• **Extrait du texte**:
▼▼▼
Pourquoi il faut supprimer la zone MENA et créer une Zone Afrique

MENA. Cet acronyme créé de toutes pièces à la fin des années 90 par la Banque Mondiale et l’administration américaine, signifiant « Middle East and North Africa » (Moyen-Orient et Afrique du Nord) est-il encore d’une quelconque utilité ? Décryptage.
Abdelmalek Alaoui

Regroupant 18 pays du Moyen-Orient et de l'Afrique du Nord, et représentant près de 60% des réserves mondiales de pétrole ainsi que 45% de réserves de gaz, cet ensemble hétéroclite correspond en effet à une vision du monde caduque et à une conception de l'économie de la région qui détruit de la valeur au lieu d'en créer.

La question de l'inclusion de l'Afrique du Nord dans cette région virtuelle est bien entendu centrale. En effet, quel avantage y a t-il a séparer l'Afrique du nord du reste de l'Afrique dans la plupart des publications internationales issues des organisations multilatérales et des organismes de production de contenu ?

Une césure symbolique lourde de sens

En termes symboliques tout d'abord, faut-il souligner que cette « frontière » immatérielle correspond à la césure entre Afrique « Blanche » et Afrique « Noire », source de nombreux conflits au fil des siècles et l'une des raisons fondamentale de l'instabilité du Sahel ? De même, cette césure répond à une logique où l'on voudrait mettre ensemble des pays qui ont l'arabe en partage, en occultant de fait les dimensions multiples des peuples des pays d'Afrique du nord, également berbères, africains, et méditerranéens.

Au delà d'une maladresse manifestement dictée par une vision occidentale utilitariste, la création de la zone MENA a contribué à brouiller encore plus les cartes d'une région du monde éminemment complexe, où s'enchevêtrent conflits enracinées, enjeux géostratégiques des grandes puissances, accès de l'est vers l'ouest, et ambitions globales autour des ressources en hydrocarbures.

Au niveau stratégique, ce découpage du monde correspond enfin à une volonté de mettre ensemble plusieurs pays afin de permettre aux multinationales -notamment américaines-  de créer des sièges régionaux qui adressent un marché de près de 350 millions d'habitants, au pouvoir d'achat en croissance mais inégalement réparti dans la zone.

Des sièges régionaux de multinationales arbitrairement situés

En termes pratiques, cela signifie que plusieurs grands groupes internationaux  ont arbitrairement situé leur siège régional MENA au Moyen-Orient, créant une distorsion dans leur traitement des marchés d'Afrique du Nord, et entravant de ce fait leur implication au Maroc, en Egypte, en Algérie ou en Tunisie, alors même que ces pays sont ceux qui avaient le plus besoin d'Investissements Directs Étrangers (IDE). Cela signifie également que les sièges régionaux des multinationales adressant l'Afrique sub-saharienne ont généralement été placés en Afrique du Sud, négligeant ainsi l'Afrique du Nord et l'Afrique de l'Ouest Francophone avec ses 400 millions de consommateurs.

Dans ce contexte, il est curieux que peu de chantres de l'intégration du continent ne se soient pas penchés sur ce chantier prioritaire de la suppression de la Zone Mena de la littérature internationale. Seule cette suppression permettrait de promouvoir la recréation d'une Zone Afrique qui réponde à l'évolution économique du continent et lui redonne une identité institutionnelle économique cohérente.
▲▲▲
• **Jeu de données**:
▼▼▼
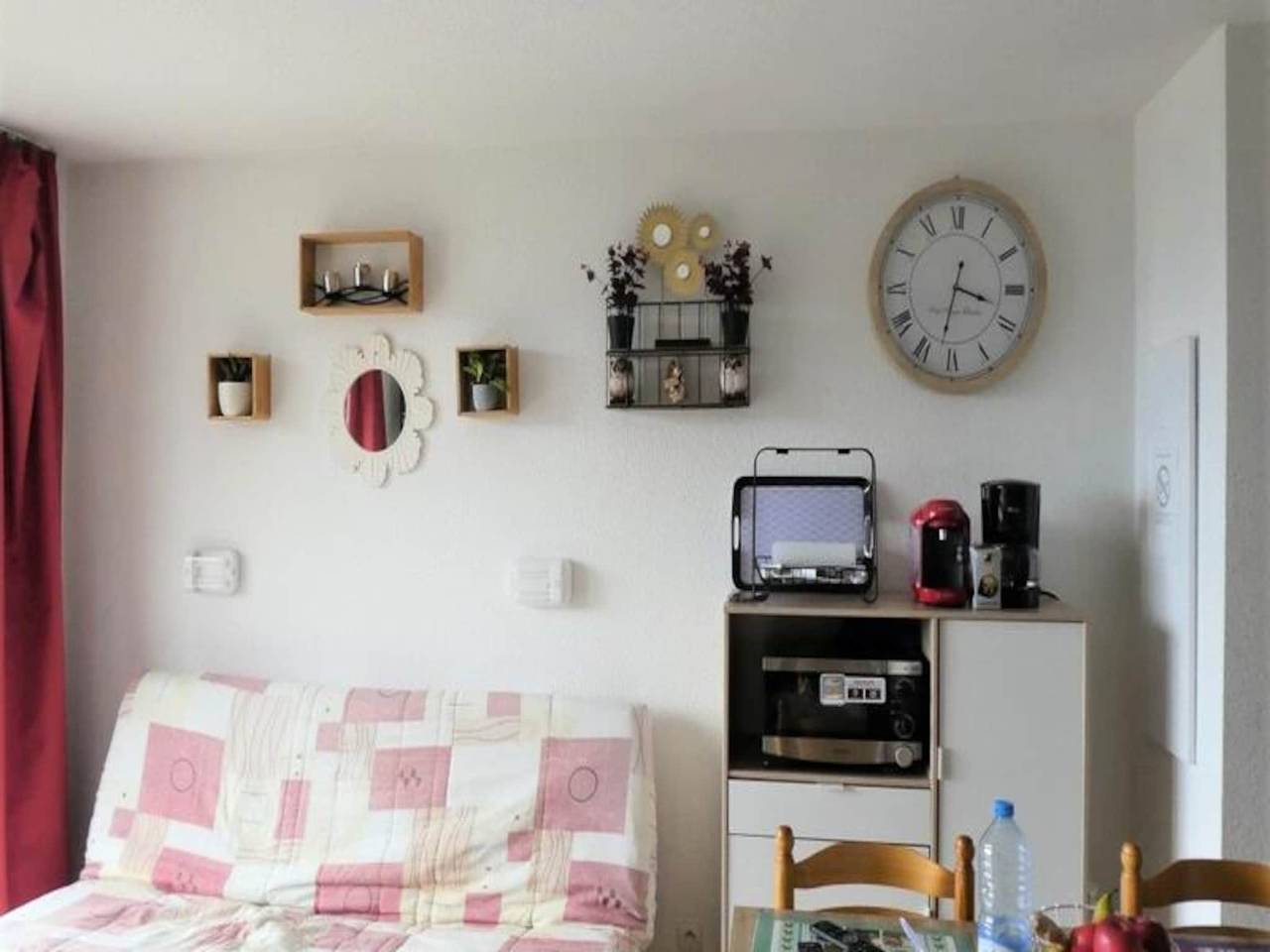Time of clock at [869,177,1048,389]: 3:32
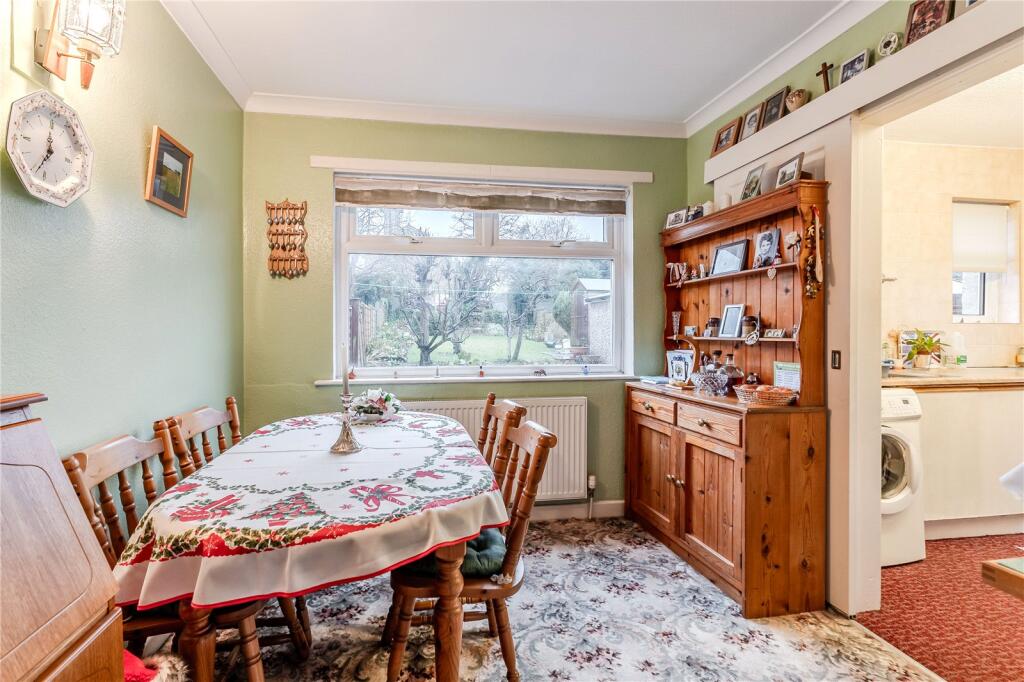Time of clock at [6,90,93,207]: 12:37
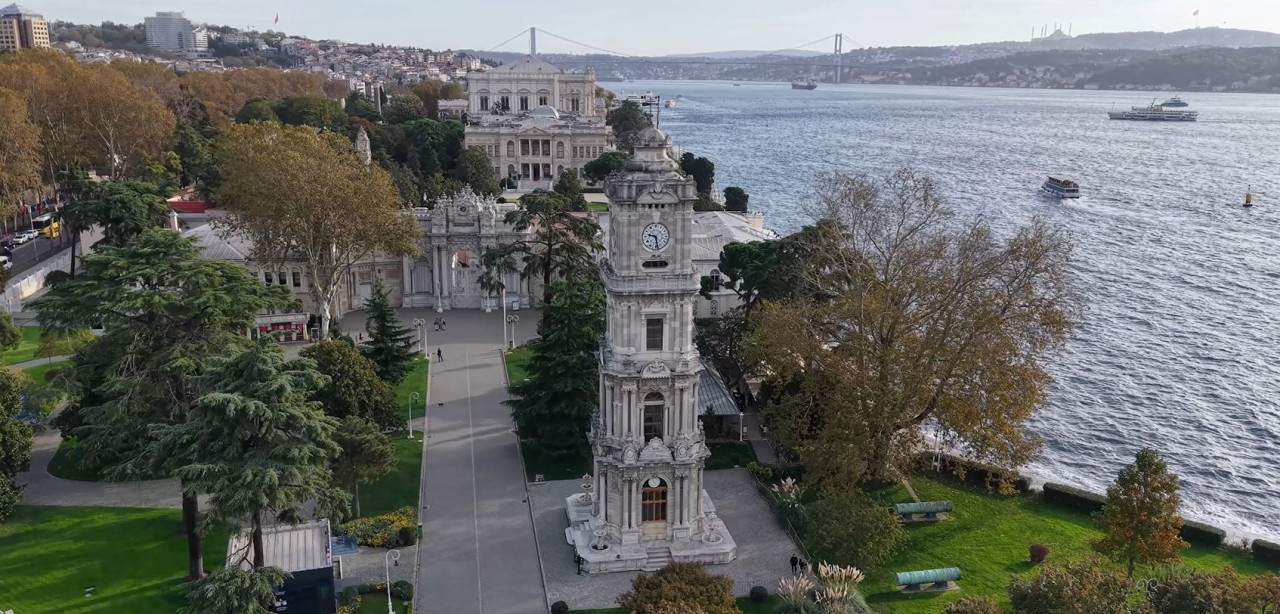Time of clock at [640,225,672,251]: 9:28
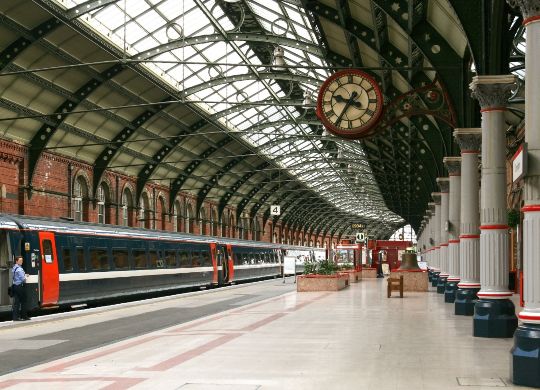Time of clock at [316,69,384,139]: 9:35
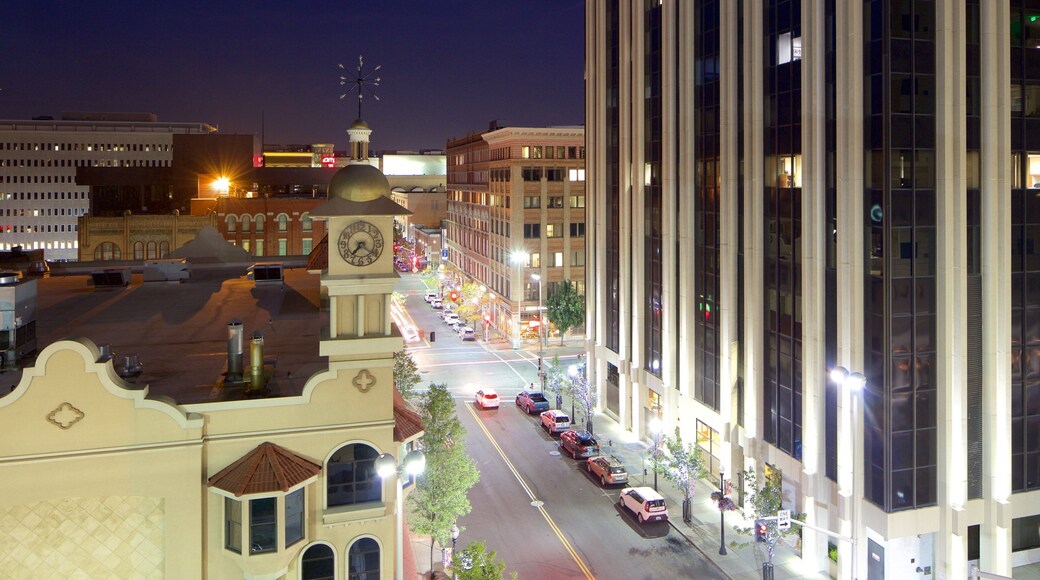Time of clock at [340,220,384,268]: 7:21
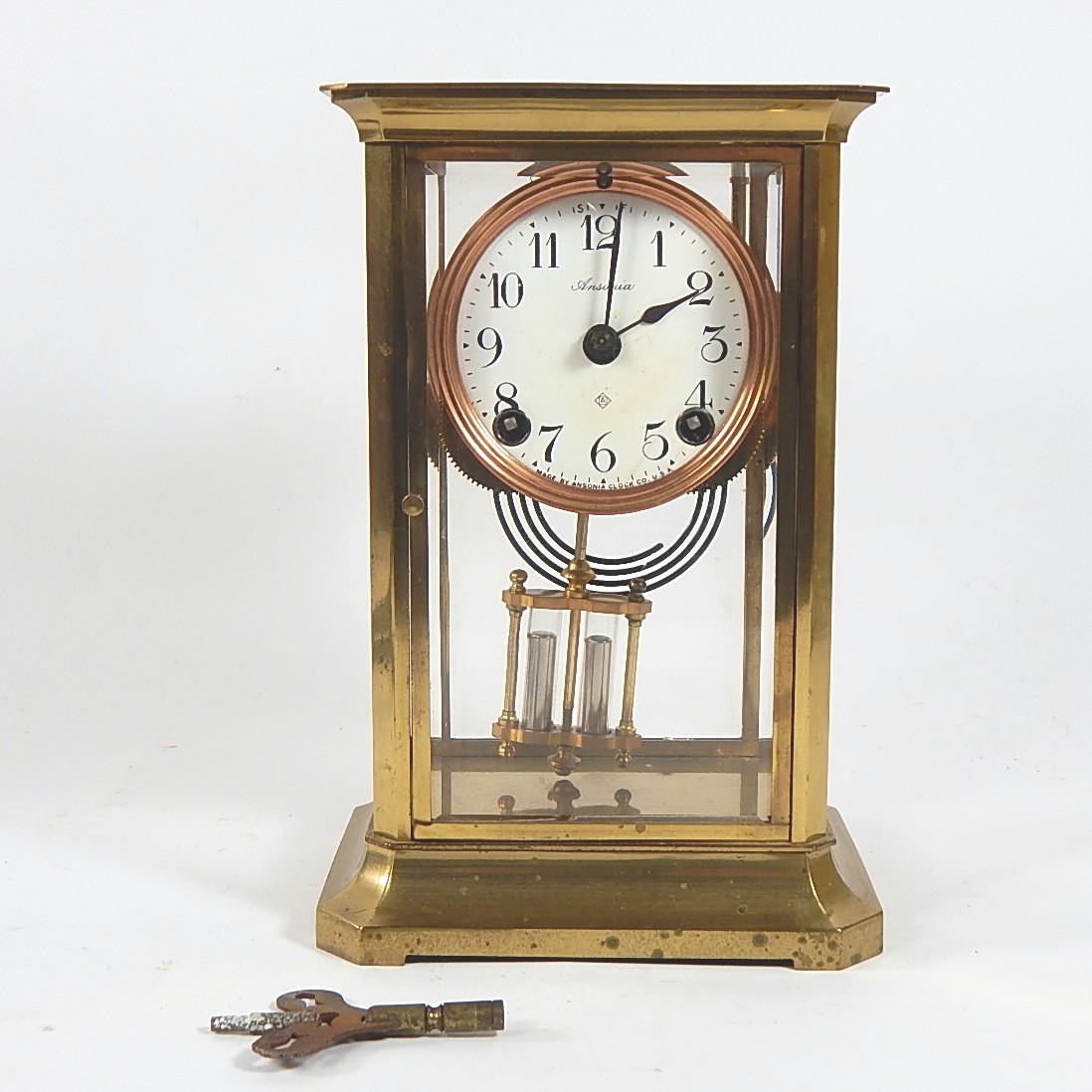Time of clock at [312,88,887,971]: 2:01
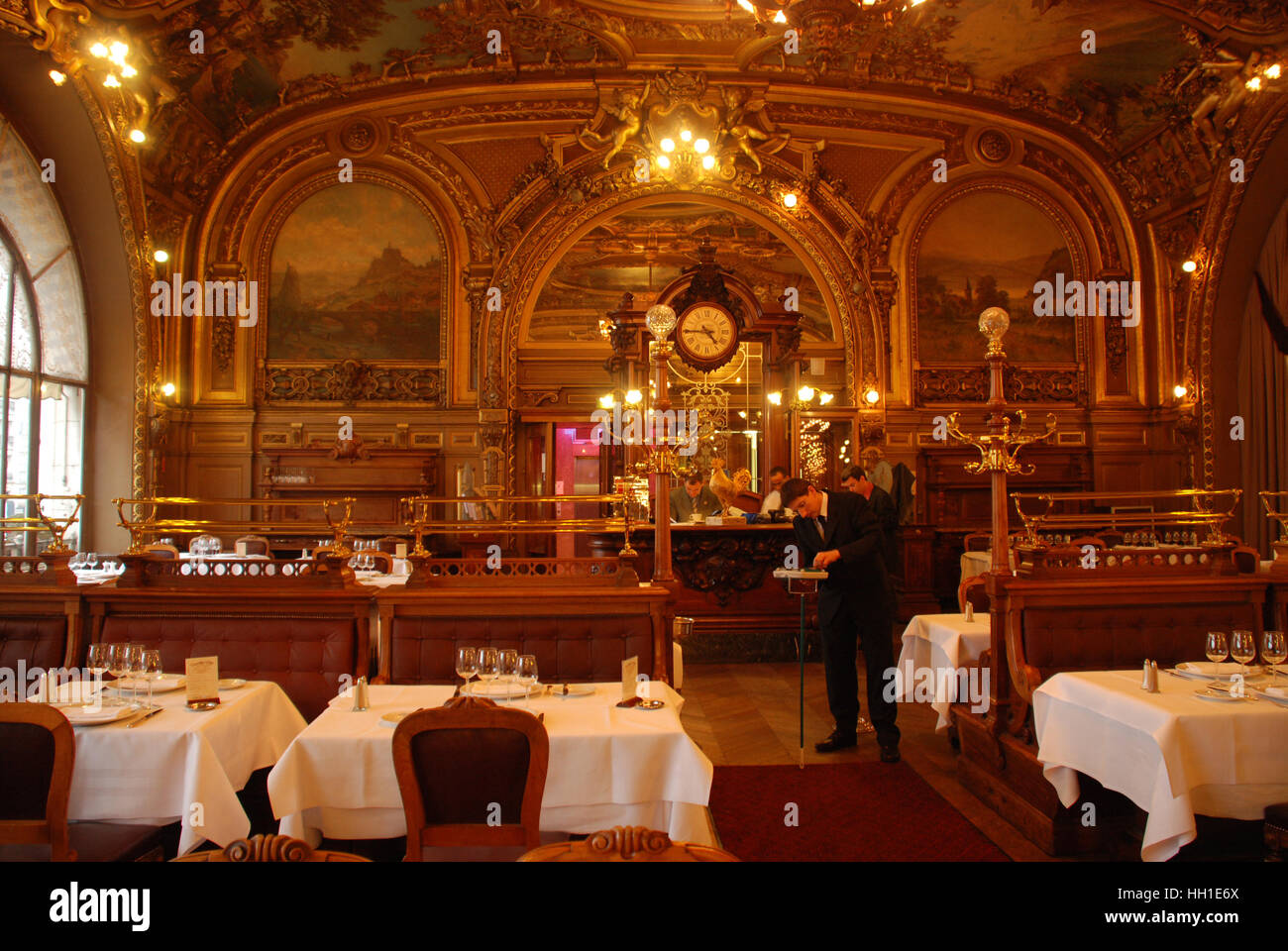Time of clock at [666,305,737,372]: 4:44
▲▲▲
• **À réaliser**: Recopiez à l'identique le passage du texte sur la zone MENA qui débute aux mots « En termes pratiques, cela » et se termine après « millions de consommateurs. ».

• **Résultat attendu**:
En termes pratiques, cela signifie que plusieurs grands groupes internationaux  ont arbitrairement situé leur siège régional MENA au Moyen-Orient, créant une distorsion dans leur traitement des marchés d'Afrique du Nord, et entravant de ce fait leur implication au Maroc, en Egypte, en Algérie ou en Tunisie, alors même que ces pays sont ceux qui avaient le plus besoin d'Investissements Directs Étrangers (IDE). Cela signifie également que les sièges régionaux des multinationales adressant l'Afrique sub-saharienne ont généralement été placés en Afrique du Sud, négligeant ainsi l'Afrique du Nord et l'Afrique de l'Ouest Francophone avec ses 400 millions de consommateurs.